▸ **What to do**
(1) In the proof-database code passage, what type does the idempotent example print for f(f(X))?
(2) Extend the proof-database code passage, picking up right after its final output line.
[START Passage provided]
Some example usage. A simple idempotent problem

X,Y,Z,A,B,C = Vars("X Y Z A B C")
f = Function("f")

db = ProofDB()

print(f"{f(f(X)) == f(X)=}")
print(f"{type(f(f(X)))=}")
involute_f = db.assume(f(f(X)) == f(X))
print(f"{involute_f=}")
print(all(list(isinstance(h, Theorem) for h in [involute_f])))
thm1 = db.infer([involute_f] , f(f(f(f(X)))) == f(X))
#thm2 = db.infer([involute_f],  f(X) == X)

f(f(X)) == f(X)=f(f(X)) = f(X)
type(f(f(X)))=<class '__main__.Fn'>
involute_f=Theorem([] |- [f(f(X)) = f(X)])
True

Two simple theorems of group theory

mul = Function("mul")
inv = Function("inv")
e = Const("e")

db = ProofDB()
right_inv = db.assume(mul(X, inv(X)) == e)
right_id = db.assume(mul(X, e) == X)
assoc = db.assume(mul(mul(X, Y), Z) == mul(X, mul(Y, Z)))

group_ax = [right_inv, right_id, assoc]

left_inv = db.infer(group_ax, mul(inv(X), X) == e)
left_id = db.infer(group_ax, mul(e, X) == X)
#comm = db.infer(group_ax, mul(X, Y) == mul(Y, X))
print(left_inv, left_id)

Theorem([] |- [mul(inv(X), X) = e()]) Theorem([] |- [mul(e(), X) = X])
[END Passage provided]
[START Excerpted records]
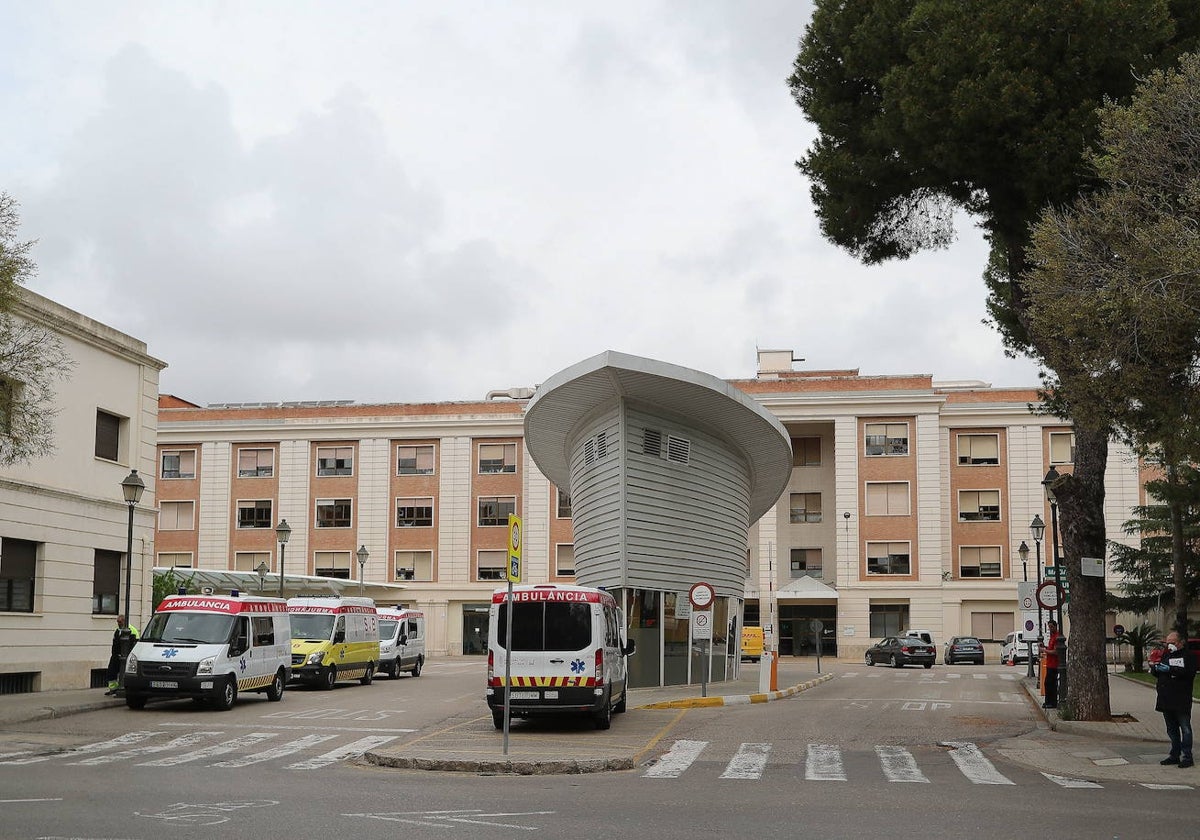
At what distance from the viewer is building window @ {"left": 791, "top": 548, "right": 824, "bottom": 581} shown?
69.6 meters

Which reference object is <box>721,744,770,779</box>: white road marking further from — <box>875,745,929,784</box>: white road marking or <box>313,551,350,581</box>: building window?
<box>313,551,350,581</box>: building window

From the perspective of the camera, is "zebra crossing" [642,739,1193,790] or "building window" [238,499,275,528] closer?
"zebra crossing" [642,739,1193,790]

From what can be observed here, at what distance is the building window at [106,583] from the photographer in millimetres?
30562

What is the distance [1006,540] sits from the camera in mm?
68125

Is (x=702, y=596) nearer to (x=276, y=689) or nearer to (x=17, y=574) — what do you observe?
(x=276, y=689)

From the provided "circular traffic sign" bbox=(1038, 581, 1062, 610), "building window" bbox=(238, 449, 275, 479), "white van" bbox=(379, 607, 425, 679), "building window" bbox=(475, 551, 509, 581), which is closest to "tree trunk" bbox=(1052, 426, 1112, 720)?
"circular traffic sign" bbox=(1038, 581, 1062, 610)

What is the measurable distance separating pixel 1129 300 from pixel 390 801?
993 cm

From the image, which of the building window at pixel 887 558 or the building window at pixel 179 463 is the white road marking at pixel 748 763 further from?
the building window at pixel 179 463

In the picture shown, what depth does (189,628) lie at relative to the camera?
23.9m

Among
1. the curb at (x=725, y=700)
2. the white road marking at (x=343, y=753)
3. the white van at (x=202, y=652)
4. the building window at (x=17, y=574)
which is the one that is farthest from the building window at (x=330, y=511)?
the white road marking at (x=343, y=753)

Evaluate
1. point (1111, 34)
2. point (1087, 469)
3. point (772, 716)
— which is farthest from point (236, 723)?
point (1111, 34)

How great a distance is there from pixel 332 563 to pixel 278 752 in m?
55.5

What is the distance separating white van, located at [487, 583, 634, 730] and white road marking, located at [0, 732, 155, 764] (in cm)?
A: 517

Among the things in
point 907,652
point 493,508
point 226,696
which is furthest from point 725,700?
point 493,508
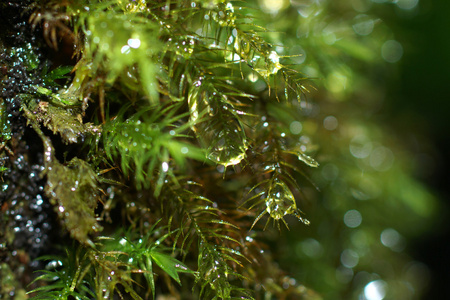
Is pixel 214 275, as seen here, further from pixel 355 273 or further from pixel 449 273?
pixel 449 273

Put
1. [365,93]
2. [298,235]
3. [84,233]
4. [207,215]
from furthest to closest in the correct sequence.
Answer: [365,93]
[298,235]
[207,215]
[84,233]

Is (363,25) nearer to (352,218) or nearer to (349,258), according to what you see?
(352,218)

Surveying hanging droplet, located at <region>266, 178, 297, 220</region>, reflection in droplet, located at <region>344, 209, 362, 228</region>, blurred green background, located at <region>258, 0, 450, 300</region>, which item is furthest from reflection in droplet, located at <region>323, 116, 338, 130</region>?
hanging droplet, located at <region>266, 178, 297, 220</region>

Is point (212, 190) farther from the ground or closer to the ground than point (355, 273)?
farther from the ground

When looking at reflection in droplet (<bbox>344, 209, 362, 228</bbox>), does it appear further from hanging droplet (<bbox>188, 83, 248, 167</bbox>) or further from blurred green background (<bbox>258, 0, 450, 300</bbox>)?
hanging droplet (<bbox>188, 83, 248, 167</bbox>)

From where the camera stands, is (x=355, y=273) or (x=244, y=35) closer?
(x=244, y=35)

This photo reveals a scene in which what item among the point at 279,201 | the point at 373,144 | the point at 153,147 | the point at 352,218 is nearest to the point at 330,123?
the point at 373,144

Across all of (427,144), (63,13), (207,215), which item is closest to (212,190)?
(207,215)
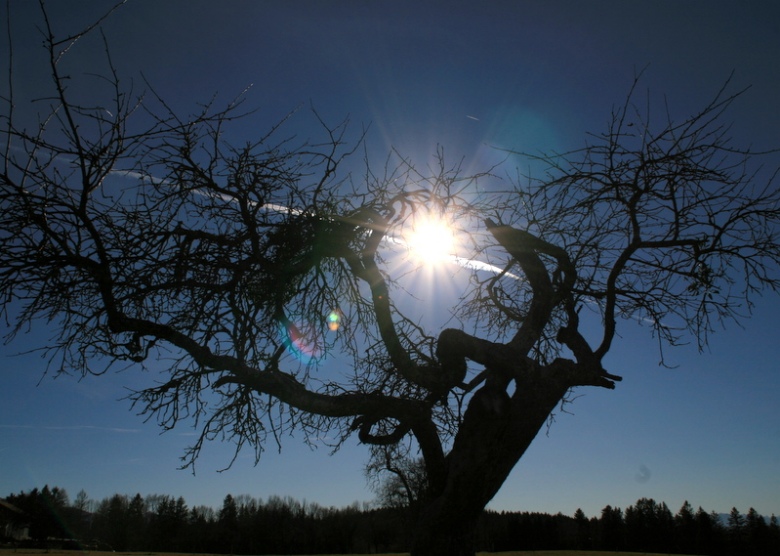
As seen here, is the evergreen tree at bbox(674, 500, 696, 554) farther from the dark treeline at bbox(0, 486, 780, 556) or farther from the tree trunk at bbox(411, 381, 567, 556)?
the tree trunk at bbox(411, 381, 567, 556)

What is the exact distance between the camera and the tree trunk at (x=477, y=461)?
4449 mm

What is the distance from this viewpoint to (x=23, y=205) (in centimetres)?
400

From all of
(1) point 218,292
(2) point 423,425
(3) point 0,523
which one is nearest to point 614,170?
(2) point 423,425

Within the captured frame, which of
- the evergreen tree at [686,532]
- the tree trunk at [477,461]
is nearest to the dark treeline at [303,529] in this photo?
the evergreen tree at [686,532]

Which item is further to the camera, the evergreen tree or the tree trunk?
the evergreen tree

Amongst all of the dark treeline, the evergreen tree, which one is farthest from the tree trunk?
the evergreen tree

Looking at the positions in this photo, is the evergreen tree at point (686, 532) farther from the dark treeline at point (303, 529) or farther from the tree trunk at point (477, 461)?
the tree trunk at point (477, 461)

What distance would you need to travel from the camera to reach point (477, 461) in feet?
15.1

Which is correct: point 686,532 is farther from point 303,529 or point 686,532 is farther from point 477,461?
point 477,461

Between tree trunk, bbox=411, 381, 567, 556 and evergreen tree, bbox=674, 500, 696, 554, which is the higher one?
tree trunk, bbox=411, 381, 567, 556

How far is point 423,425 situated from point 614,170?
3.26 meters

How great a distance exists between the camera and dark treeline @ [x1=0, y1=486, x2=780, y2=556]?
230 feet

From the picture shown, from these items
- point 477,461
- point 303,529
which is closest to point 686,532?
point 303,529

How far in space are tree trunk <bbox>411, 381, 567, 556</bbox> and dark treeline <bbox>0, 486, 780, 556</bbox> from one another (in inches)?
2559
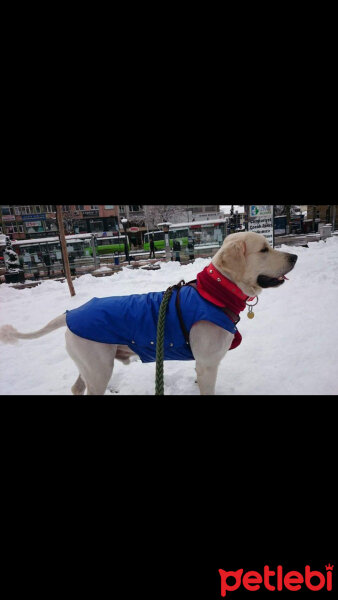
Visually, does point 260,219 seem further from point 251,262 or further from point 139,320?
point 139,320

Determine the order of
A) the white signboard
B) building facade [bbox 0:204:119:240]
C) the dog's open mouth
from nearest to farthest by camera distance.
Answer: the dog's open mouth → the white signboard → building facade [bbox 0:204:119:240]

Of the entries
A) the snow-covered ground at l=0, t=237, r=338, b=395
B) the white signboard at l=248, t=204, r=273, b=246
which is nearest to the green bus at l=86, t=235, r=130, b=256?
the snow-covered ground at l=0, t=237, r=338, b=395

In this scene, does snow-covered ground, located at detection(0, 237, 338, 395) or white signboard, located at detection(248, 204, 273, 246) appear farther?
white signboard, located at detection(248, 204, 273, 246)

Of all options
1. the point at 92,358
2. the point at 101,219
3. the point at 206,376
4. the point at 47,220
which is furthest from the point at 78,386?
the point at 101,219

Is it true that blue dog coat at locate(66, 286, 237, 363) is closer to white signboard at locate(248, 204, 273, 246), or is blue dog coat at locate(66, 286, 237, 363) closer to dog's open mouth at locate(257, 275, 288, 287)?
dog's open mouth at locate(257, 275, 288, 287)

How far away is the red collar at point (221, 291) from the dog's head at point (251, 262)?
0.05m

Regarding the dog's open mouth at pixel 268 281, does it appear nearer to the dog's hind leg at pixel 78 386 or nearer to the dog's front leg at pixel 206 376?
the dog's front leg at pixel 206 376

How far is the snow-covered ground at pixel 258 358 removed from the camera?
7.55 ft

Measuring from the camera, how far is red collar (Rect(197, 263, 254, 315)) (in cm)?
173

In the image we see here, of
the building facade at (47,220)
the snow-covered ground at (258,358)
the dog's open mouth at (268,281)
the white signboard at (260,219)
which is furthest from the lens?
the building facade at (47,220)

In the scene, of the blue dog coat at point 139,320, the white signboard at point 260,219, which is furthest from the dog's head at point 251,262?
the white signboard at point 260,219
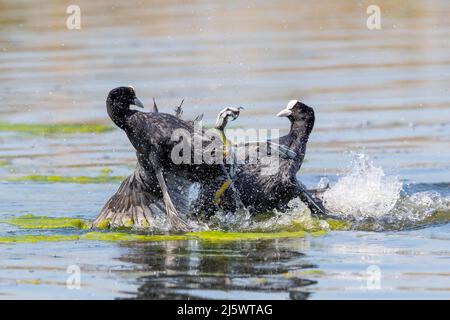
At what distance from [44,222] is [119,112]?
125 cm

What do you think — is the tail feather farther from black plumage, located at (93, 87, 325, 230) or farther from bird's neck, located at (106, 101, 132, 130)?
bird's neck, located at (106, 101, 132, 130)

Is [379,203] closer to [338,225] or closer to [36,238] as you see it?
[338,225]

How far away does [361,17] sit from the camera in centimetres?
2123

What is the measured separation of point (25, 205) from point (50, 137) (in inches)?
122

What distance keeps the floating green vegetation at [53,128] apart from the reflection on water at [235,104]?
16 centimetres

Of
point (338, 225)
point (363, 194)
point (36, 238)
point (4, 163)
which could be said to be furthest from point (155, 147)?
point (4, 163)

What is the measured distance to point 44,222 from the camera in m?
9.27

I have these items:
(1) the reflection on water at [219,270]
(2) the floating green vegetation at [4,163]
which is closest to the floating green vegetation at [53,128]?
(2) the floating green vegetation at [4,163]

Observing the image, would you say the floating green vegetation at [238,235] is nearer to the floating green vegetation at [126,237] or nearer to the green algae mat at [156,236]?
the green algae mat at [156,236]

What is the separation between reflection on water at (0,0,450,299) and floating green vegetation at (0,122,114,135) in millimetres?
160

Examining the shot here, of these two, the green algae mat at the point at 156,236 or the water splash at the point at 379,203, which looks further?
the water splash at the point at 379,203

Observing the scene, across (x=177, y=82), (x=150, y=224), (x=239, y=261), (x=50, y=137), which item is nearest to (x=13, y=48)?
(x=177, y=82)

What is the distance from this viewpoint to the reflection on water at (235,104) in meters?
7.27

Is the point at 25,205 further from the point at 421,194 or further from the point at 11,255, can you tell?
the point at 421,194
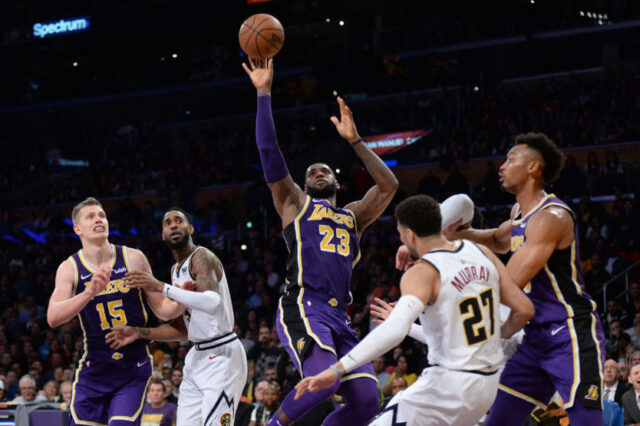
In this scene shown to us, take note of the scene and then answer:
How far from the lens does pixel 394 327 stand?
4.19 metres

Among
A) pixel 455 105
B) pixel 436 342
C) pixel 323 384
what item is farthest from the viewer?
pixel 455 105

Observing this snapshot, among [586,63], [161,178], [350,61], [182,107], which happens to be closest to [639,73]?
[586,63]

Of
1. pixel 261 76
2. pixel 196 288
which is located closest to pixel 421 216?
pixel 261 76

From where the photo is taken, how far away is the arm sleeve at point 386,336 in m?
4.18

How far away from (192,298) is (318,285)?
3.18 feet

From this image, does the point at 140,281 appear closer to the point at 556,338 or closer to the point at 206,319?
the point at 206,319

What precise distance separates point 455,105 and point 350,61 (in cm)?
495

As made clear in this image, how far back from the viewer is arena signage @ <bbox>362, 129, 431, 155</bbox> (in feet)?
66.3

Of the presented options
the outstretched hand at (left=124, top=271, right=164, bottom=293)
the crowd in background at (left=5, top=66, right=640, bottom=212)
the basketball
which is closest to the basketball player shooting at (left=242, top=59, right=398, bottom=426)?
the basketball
[END Excerpted records]
▸ **Task-by-task results**
(1) <class '__main__.Fn'>

(2)
Bits and Bobbles

Next I probably want the typed form of tptp supported and it is especially appealing to use thf which supports lambdas.

I intend to match the base formalism of my system to what the automated solvers offer. This hopefully avoids some impedance mismatch that occurs in sledgehammer systems.

I find it a very interesting perspective to not consider these automated theorem provers as classical first order predicate logic reasoning, but instead as operating at various levels of metalogic. The resolution rule is itself constructing partial proof trees. Each clause is a sequent judgement. Perhaps this has something to do with multiple conclusion logic https://en.wikipedia.org/wiki/Multiple-conclusion_logic

That there isn’t a good library already in python for unification, lambda evaluation, term indexing is somewhat mysterious to me.

I wonder if I’m inching towards just building python versions of everything. Unification, simple resolution provers. We’ll see. It’s nice to have that stuff in the library if I do.

I probably also should just make dataclasses for special logical formula constructos like ForAll, Exists, And, Or, Implies, etc.

HOLpy is a tour de force. They should’ve made it a library though. Making their own fronted seems like a bad battle to pick, but what do I know.

Isabelle is so good.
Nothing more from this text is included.